Saturday, June 19, 2010

Refugees: Future human rights defender driven by her experiences as a refugee

Source: United Nations Radio - Nezia Munezero is a young woman on a mission. The daughter of Burundians who fled their homeland in 1972, Nezia lived in Rwanda, Congo and Tanzania before settling in the United States eight years ago. Her status as a former refugee has fuelled her dream of studying International Human Rights Law to ensure that other displaced people will know their rights. In honour of World Refugee Day, celebrated on June 20th, UN Radio's Jocelyne Sambira sat down with Nezia to learn how her past influences who she is today.

MUNEZERO: Being a refugee is not being able to live in your country due to different reasons, could be conflict.
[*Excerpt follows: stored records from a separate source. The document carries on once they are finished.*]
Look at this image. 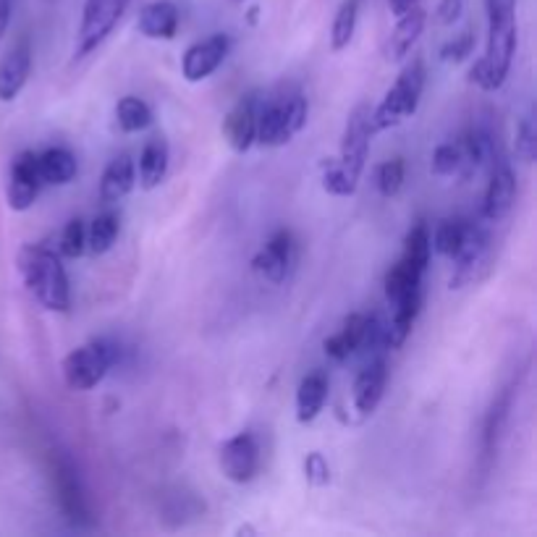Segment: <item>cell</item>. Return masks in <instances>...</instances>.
Listing matches in <instances>:
<instances>
[{
  "label": "cell",
  "instance_id": "6da1fadb",
  "mask_svg": "<svg viewBox=\"0 0 537 537\" xmlns=\"http://www.w3.org/2000/svg\"><path fill=\"white\" fill-rule=\"evenodd\" d=\"M517 0H488V53L469 69V79L485 92L501 90L517 50Z\"/></svg>",
  "mask_w": 537,
  "mask_h": 537
},
{
  "label": "cell",
  "instance_id": "7a4b0ae2",
  "mask_svg": "<svg viewBox=\"0 0 537 537\" xmlns=\"http://www.w3.org/2000/svg\"><path fill=\"white\" fill-rule=\"evenodd\" d=\"M370 113V105L354 108L344 126V137H341V158L325 168L323 189L333 197H352L357 192L359 179L365 173L367 152H370Z\"/></svg>",
  "mask_w": 537,
  "mask_h": 537
},
{
  "label": "cell",
  "instance_id": "3957f363",
  "mask_svg": "<svg viewBox=\"0 0 537 537\" xmlns=\"http://www.w3.org/2000/svg\"><path fill=\"white\" fill-rule=\"evenodd\" d=\"M19 273L24 278V286L37 302L50 312H69L71 307V286L69 273L63 268L61 257L50 252L42 244H24L19 249Z\"/></svg>",
  "mask_w": 537,
  "mask_h": 537
},
{
  "label": "cell",
  "instance_id": "277c9868",
  "mask_svg": "<svg viewBox=\"0 0 537 537\" xmlns=\"http://www.w3.org/2000/svg\"><path fill=\"white\" fill-rule=\"evenodd\" d=\"M307 97L302 92H281L257 105V137L262 147H283L297 137L307 124Z\"/></svg>",
  "mask_w": 537,
  "mask_h": 537
},
{
  "label": "cell",
  "instance_id": "5b68a950",
  "mask_svg": "<svg viewBox=\"0 0 537 537\" xmlns=\"http://www.w3.org/2000/svg\"><path fill=\"white\" fill-rule=\"evenodd\" d=\"M422 90H425V61L420 56H414L412 61L401 69L399 79L393 82L391 90L386 92L383 103L370 113L372 134L375 131L391 129L399 126L404 118L414 116L420 108Z\"/></svg>",
  "mask_w": 537,
  "mask_h": 537
},
{
  "label": "cell",
  "instance_id": "8992f818",
  "mask_svg": "<svg viewBox=\"0 0 537 537\" xmlns=\"http://www.w3.org/2000/svg\"><path fill=\"white\" fill-rule=\"evenodd\" d=\"M118 359V346L111 338H92L63 359V380L71 391H92L105 380Z\"/></svg>",
  "mask_w": 537,
  "mask_h": 537
},
{
  "label": "cell",
  "instance_id": "52a82bcc",
  "mask_svg": "<svg viewBox=\"0 0 537 537\" xmlns=\"http://www.w3.org/2000/svg\"><path fill=\"white\" fill-rule=\"evenodd\" d=\"M50 475H53V485H56V496L58 503H61L63 517L69 519L74 527H90V503H87V496H84V485L79 480L76 464L71 462V456L66 451H53L50 454Z\"/></svg>",
  "mask_w": 537,
  "mask_h": 537
},
{
  "label": "cell",
  "instance_id": "ba28073f",
  "mask_svg": "<svg viewBox=\"0 0 537 537\" xmlns=\"http://www.w3.org/2000/svg\"><path fill=\"white\" fill-rule=\"evenodd\" d=\"M131 0H87L82 11V24H79V45H76V58L90 56L108 40L121 16L126 14Z\"/></svg>",
  "mask_w": 537,
  "mask_h": 537
},
{
  "label": "cell",
  "instance_id": "9c48e42d",
  "mask_svg": "<svg viewBox=\"0 0 537 537\" xmlns=\"http://www.w3.org/2000/svg\"><path fill=\"white\" fill-rule=\"evenodd\" d=\"M218 462H221L223 477L236 485H247L255 480L260 472V446H257L255 435L239 433L228 438L221 446Z\"/></svg>",
  "mask_w": 537,
  "mask_h": 537
},
{
  "label": "cell",
  "instance_id": "30bf717a",
  "mask_svg": "<svg viewBox=\"0 0 537 537\" xmlns=\"http://www.w3.org/2000/svg\"><path fill=\"white\" fill-rule=\"evenodd\" d=\"M42 189L40 166H37V152L24 150L11 160L8 171V207L16 213H24L35 205L37 194Z\"/></svg>",
  "mask_w": 537,
  "mask_h": 537
},
{
  "label": "cell",
  "instance_id": "8fae6325",
  "mask_svg": "<svg viewBox=\"0 0 537 537\" xmlns=\"http://www.w3.org/2000/svg\"><path fill=\"white\" fill-rule=\"evenodd\" d=\"M517 200V176L503 158L490 163V181L485 189V202H482V218L490 223L501 221L509 215Z\"/></svg>",
  "mask_w": 537,
  "mask_h": 537
},
{
  "label": "cell",
  "instance_id": "7c38bea8",
  "mask_svg": "<svg viewBox=\"0 0 537 537\" xmlns=\"http://www.w3.org/2000/svg\"><path fill=\"white\" fill-rule=\"evenodd\" d=\"M228 50H231L228 35H210L205 40L194 42L192 48L184 53V61H181L186 82H202L210 74H215L228 58Z\"/></svg>",
  "mask_w": 537,
  "mask_h": 537
},
{
  "label": "cell",
  "instance_id": "4fadbf2b",
  "mask_svg": "<svg viewBox=\"0 0 537 537\" xmlns=\"http://www.w3.org/2000/svg\"><path fill=\"white\" fill-rule=\"evenodd\" d=\"M511 401H514V386H506L501 393H498L496 399H493L488 414H485V422H482V443H480L482 477H488L490 467H493V459H496L498 454L503 430H506V422H509Z\"/></svg>",
  "mask_w": 537,
  "mask_h": 537
},
{
  "label": "cell",
  "instance_id": "5bb4252c",
  "mask_svg": "<svg viewBox=\"0 0 537 537\" xmlns=\"http://www.w3.org/2000/svg\"><path fill=\"white\" fill-rule=\"evenodd\" d=\"M488 249H490L488 228L482 226V223L467 221L462 244H459V249H456L454 257H451L456 265V273L454 278H451V286H454V289H462V283L475 281V268L477 265H482V260L488 255Z\"/></svg>",
  "mask_w": 537,
  "mask_h": 537
},
{
  "label": "cell",
  "instance_id": "9a60e30c",
  "mask_svg": "<svg viewBox=\"0 0 537 537\" xmlns=\"http://www.w3.org/2000/svg\"><path fill=\"white\" fill-rule=\"evenodd\" d=\"M291 262H294V236L291 231L281 228L276 234L265 241V247L260 249L252 260L255 273H260L265 281L270 283H283L289 276Z\"/></svg>",
  "mask_w": 537,
  "mask_h": 537
},
{
  "label": "cell",
  "instance_id": "2e32d148",
  "mask_svg": "<svg viewBox=\"0 0 537 537\" xmlns=\"http://www.w3.org/2000/svg\"><path fill=\"white\" fill-rule=\"evenodd\" d=\"M32 74V42L21 37L0 61V103H14Z\"/></svg>",
  "mask_w": 537,
  "mask_h": 537
},
{
  "label": "cell",
  "instance_id": "e0dca14e",
  "mask_svg": "<svg viewBox=\"0 0 537 537\" xmlns=\"http://www.w3.org/2000/svg\"><path fill=\"white\" fill-rule=\"evenodd\" d=\"M257 105H260V95L249 92L228 111L226 121H223V134H226L228 145L234 147L236 152H247L249 147L255 145Z\"/></svg>",
  "mask_w": 537,
  "mask_h": 537
},
{
  "label": "cell",
  "instance_id": "ac0fdd59",
  "mask_svg": "<svg viewBox=\"0 0 537 537\" xmlns=\"http://www.w3.org/2000/svg\"><path fill=\"white\" fill-rule=\"evenodd\" d=\"M388 383V365L383 357H372L354 380V407L359 414H372L383 401Z\"/></svg>",
  "mask_w": 537,
  "mask_h": 537
},
{
  "label": "cell",
  "instance_id": "d6986e66",
  "mask_svg": "<svg viewBox=\"0 0 537 537\" xmlns=\"http://www.w3.org/2000/svg\"><path fill=\"white\" fill-rule=\"evenodd\" d=\"M137 27L150 40H173L179 32V8L171 0H152L139 11Z\"/></svg>",
  "mask_w": 537,
  "mask_h": 537
},
{
  "label": "cell",
  "instance_id": "ffe728a7",
  "mask_svg": "<svg viewBox=\"0 0 537 537\" xmlns=\"http://www.w3.org/2000/svg\"><path fill=\"white\" fill-rule=\"evenodd\" d=\"M134 181H137V168H134V160L121 152L118 158H113L103 171V179H100V202L103 205H116L126 197V194L134 189Z\"/></svg>",
  "mask_w": 537,
  "mask_h": 537
},
{
  "label": "cell",
  "instance_id": "44dd1931",
  "mask_svg": "<svg viewBox=\"0 0 537 537\" xmlns=\"http://www.w3.org/2000/svg\"><path fill=\"white\" fill-rule=\"evenodd\" d=\"M396 29H393L391 40H388V61H401V58H407L412 53L414 42L420 40L422 29L427 24V14L425 8L414 6L409 8L407 14L396 16Z\"/></svg>",
  "mask_w": 537,
  "mask_h": 537
},
{
  "label": "cell",
  "instance_id": "7402d4cb",
  "mask_svg": "<svg viewBox=\"0 0 537 537\" xmlns=\"http://www.w3.org/2000/svg\"><path fill=\"white\" fill-rule=\"evenodd\" d=\"M328 391H331V383L323 370L304 375L297 391V420L302 425L317 420V414L323 412L325 401H328Z\"/></svg>",
  "mask_w": 537,
  "mask_h": 537
},
{
  "label": "cell",
  "instance_id": "603a6c76",
  "mask_svg": "<svg viewBox=\"0 0 537 537\" xmlns=\"http://www.w3.org/2000/svg\"><path fill=\"white\" fill-rule=\"evenodd\" d=\"M365 325H367V315L362 312H354L344 320L341 331L333 333L331 338H325V354L333 359V362H346L349 357L359 352L362 346V336H365Z\"/></svg>",
  "mask_w": 537,
  "mask_h": 537
},
{
  "label": "cell",
  "instance_id": "cb8c5ba5",
  "mask_svg": "<svg viewBox=\"0 0 537 537\" xmlns=\"http://www.w3.org/2000/svg\"><path fill=\"white\" fill-rule=\"evenodd\" d=\"M37 166H40L42 184L53 186H66L76 179V158L74 152L66 150V147H48L45 152L37 155Z\"/></svg>",
  "mask_w": 537,
  "mask_h": 537
},
{
  "label": "cell",
  "instance_id": "d4e9b609",
  "mask_svg": "<svg viewBox=\"0 0 537 537\" xmlns=\"http://www.w3.org/2000/svg\"><path fill=\"white\" fill-rule=\"evenodd\" d=\"M168 160H171V150H168L166 139H147V145L142 147V155H139V181L145 189H155L160 181L166 179Z\"/></svg>",
  "mask_w": 537,
  "mask_h": 537
},
{
  "label": "cell",
  "instance_id": "484cf974",
  "mask_svg": "<svg viewBox=\"0 0 537 537\" xmlns=\"http://www.w3.org/2000/svg\"><path fill=\"white\" fill-rule=\"evenodd\" d=\"M422 276L417 268L407 265L404 260H396L391 265V270L386 273V299L388 304L399 302V299L409 297L414 291H422Z\"/></svg>",
  "mask_w": 537,
  "mask_h": 537
},
{
  "label": "cell",
  "instance_id": "4316f807",
  "mask_svg": "<svg viewBox=\"0 0 537 537\" xmlns=\"http://www.w3.org/2000/svg\"><path fill=\"white\" fill-rule=\"evenodd\" d=\"M118 231H121V218L113 210H105V213L95 215V221L87 228V249L92 255H105L111 252V247L116 244Z\"/></svg>",
  "mask_w": 537,
  "mask_h": 537
},
{
  "label": "cell",
  "instance_id": "83f0119b",
  "mask_svg": "<svg viewBox=\"0 0 537 537\" xmlns=\"http://www.w3.org/2000/svg\"><path fill=\"white\" fill-rule=\"evenodd\" d=\"M430 252H433V247H430V228H427L425 221L414 223L409 228L407 239H404V252H401L399 260H404L407 265L425 273L427 265H430Z\"/></svg>",
  "mask_w": 537,
  "mask_h": 537
},
{
  "label": "cell",
  "instance_id": "f1b7e54d",
  "mask_svg": "<svg viewBox=\"0 0 537 537\" xmlns=\"http://www.w3.org/2000/svg\"><path fill=\"white\" fill-rule=\"evenodd\" d=\"M116 118L121 131H126V134H137V131H145L147 126L152 124V111L142 97L129 95L116 105Z\"/></svg>",
  "mask_w": 537,
  "mask_h": 537
},
{
  "label": "cell",
  "instance_id": "f546056e",
  "mask_svg": "<svg viewBox=\"0 0 537 537\" xmlns=\"http://www.w3.org/2000/svg\"><path fill=\"white\" fill-rule=\"evenodd\" d=\"M357 19H359V0H344L338 8L336 19H333V32H331V48L344 50L349 48V42L354 40L357 32Z\"/></svg>",
  "mask_w": 537,
  "mask_h": 537
},
{
  "label": "cell",
  "instance_id": "4dcf8cb0",
  "mask_svg": "<svg viewBox=\"0 0 537 537\" xmlns=\"http://www.w3.org/2000/svg\"><path fill=\"white\" fill-rule=\"evenodd\" d=\"M464 228H467V218H446L435 226L433 236H430V247L443 257H454V252L462 244Z\"/></svg>",
  "mask_w": 537,
  "mask_h": 537
},
{
  "label": "cell",
  "instance_id": "1f68e13d",
  "mask_svg": "<svg viewBox=\"0 0 537 537\" xmlns=\"http://www.w3.org/2000/svg\"><path fill=\"white\" fill-rule=\"evenodd\" d=\"M404 176H407L404 158L386 160V163H380L378 171H375V186H378V192L383 194L386 200H391V197H396V194L401 192Z\"/></svg>",
  "mask_w": 537,
  "mask_h": 537
},
{
  "label": "cell",
  "instance_id": "d6a6232c",
  "mask_svg": "<svg viewBox=\"0 0 537 537\" xmlns=\"http://www.w3.org/2000/svg\"><path fill=\"white\" fill-rule=\"evenodd\" d=\"M58 252L69 260H76L87 252V226L82 218L66 223V228L61 231V241H58Z\"/></svg>",
  "mask_w": 537,
  "mask_h": 537
},
{
  "label": "cell",
  "instance_id": "836d02e7",
  "mask_svg": "<svg viewBox=\"0 0 537 537\" xmlns=\"http://www.w3.org/2000/svg\"><path fill=\"white\" fill-rule=\"evenodd\" d=\"M517 155L522 163H527V166H532L535 163V155H537V124H535V116L532 113H527V116H522V121H519L517 126Z\"/></svg>",
  "mask_w": 537,
  "mask_h": 537
},
{
  "label": "cell",
  "instance_id": "e575fe53",
  "mask_svg": "<svg viewBox=\"0 0 537 537\" xmlns=\"http://www.w3.org/2000/svg\"><path fill=\"white\" fill-rule=\"evenodd\" d=\"M462 168V150L459 142H443L433 152V173L435 176H454Z\"/></svg>",
  "mask_w": 537,
  "mask_h": 537
},
{
  "label": "cell",
  "instance_id": "d590c367",
  "mask_svg": "<svg viewBox=\"0 0 537 537\" xmlns=\"http://www.w3.org/2000/svg\"><path fill=\"white\" fill-rule=\"evenodd\" d=\"M472 50H475V32H472V29H464V32L454 35L448 42H443L441 61L462 63L472 56Z\"/></svg>",
  "mask_w": 537,
  "mask_h": 537
},
{
  "label": "cell",
  "instance_id": "8d00e7d4",
  "mask_svg": "<svg viewBox=\"0 0 537 537\" xmlns=\"http://www.w3.org/2000/svg\"><path fill=\"white\" fill-rule=\"evenodd\" d=\"M304 477L315 488H323V485L331 482V467H328L323 454H317V451L307 454V459H304Z\"/></svg>",
  "mask_w": 537,
  "mask_h": 537
},
{
  "label": "cell",
  "instance_id": "74e56055",
  "mask_svg": "<svg viewBox=\"0 0 537 537\" xmlns=\"http://www.w3.org/2000/svg\"><path fill=\"white\" fill-rule=\"evenodd\" d=\"M462 11H464V0H441L435 14H438V21H441V24L451 27V24L462 16Z\"/></svg>",
  "mask_w": 537,
  "mask_h": 537
},
{
  "label": "cell",
  "instance_id": "f35d334b",
  "mask_svg": "<svg viewBox=\"0 0 537 537\" xmlns=\"http://www.w3.org/2000/svg\"><path fill=\"white\" fill-rule=\"evenodd\" d=\"M11 14H14V0H0V40H3L8 24H11Z\"/></svg>",
  "mask_w": 537,
  "mask_h": 537
},
{
  "label": "cell",
  "instance_id": "ab89813d",
  "mask_svg": "<svg viewBox=\"0 0 537 537\" xmlns=\"http://www.w3.org/2000/svg\"><path fill=\"white\" fill-rule=\"evenodd\" d=\"M388 3H391V14H393V16L407 14L409 8L420 6V0H388Z\"/></svg>",
  "mask_w": 537,
  "mask_h": 537
}]
</instances>
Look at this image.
Nowadays there are refugees who flee because their lands have been flooded. It's anything, but if you cannot live in your country and you have to seek refuge in another country, you are a refugee. And in our case we had become refugees because of conflict.

SAMBIRA: Since you weren't born in Burundi can you really say you missed your homeland if you never knew it?

MUNEZERO: (Laughs) That's the thing! I usually wondered. I always considered it my homeland because I was always in a situation where I wasn't a citizen of that country until the US. So I always wondered if I missed it. It wasn't so much missing it; it was longing to see it, longing to be a part of it. And finally I got to experience that last year, 2009. So it was nice.

SAMBIRA: What was the feeling like?

MUNEZERO: It was a powerful feeling where I felt like I belonged even though it was my first time there. I felt like I could talk to anybody on the street. I felt like I could easily go on the street because they have those community markets, the stores, the markets in public, where you can go and buy whatever. So I felt like I could easily approach somebody and say 'I want this and that' in Kirundi. It was a powerful feeling that I've never had before because usually if I step foot in a new country I have to figure out how to ask for something. But this time I knew what to say, I knew what I wanted there. It was a good feeling.

SAMBIRA: You are doing a Masters in Human Rights Law, I think?

MUNEZERO: International Human Rights Law.

SAMBIRA: Is in any way the experiences that you have had as a refugee, have they shaped what you've chosen as your career?

MUNEZERO: It's actually exactly that: I chose to do it because of the life I have experienced. I did not know much about human rights before I started doing the Masters. I had read a few things. I had read the Convention for Refugees. But I also knew that the Human Rights I read about, or the human rights I'm doing in classes, or the theories or the legal documents I get to read, people don't experience that, especially in refugee camps. So I wanted to study human rights law so I can somehow bring the two together if only in my own head (laughs) and maybe be able to practice that later with people, be able to let people know what their rights are, especially refugees; let them know what they can and cannot do, and let them know that they have the rights to be able to ask even for their rights even if they won't be given to them, but at least they know what they are. And I feel like if we had grown up knowing this, things might have been different. So I want to advocate for that. That is why I went and did the Masters.

SAMBIRA: There are a lot of former refugees that are well-known today and that are celebrated. Having been there, can you sort of identify with the passion that they have in what they do? Is it that maybe the experiences that you have had, are they the ones that have given you this drive to succeed in life?

MUNEZERO: Yes, I feel like most of the things I do have come from the life I have lived. My passion for wanting to help people, my passion for wanting to speak for people who cannot speak for themselves has come from the fact that I once wished somebody could speak on my behalf. And I feel like most of the time when I do something, when I go to class or whatever I do, I feel like I am doing it because I want to be able to do it for those who can't. And I have said this before-I don't know if it makes any sense-but the people who I grew up with who cannot go to school but they wish they could go to school, and I have this opportunity to get a Masters or whatever education I can. I have the opportunity to work. And when I get that opportunity, I want to take it to a higher level because there are people who wish they had this opportunity, people I grew up with who wish they had it but they can't have it. So all of that combined make me want to do even more.

NARR: Nezia Munezero: former refugee, future lawyer, and proud Burundian-American.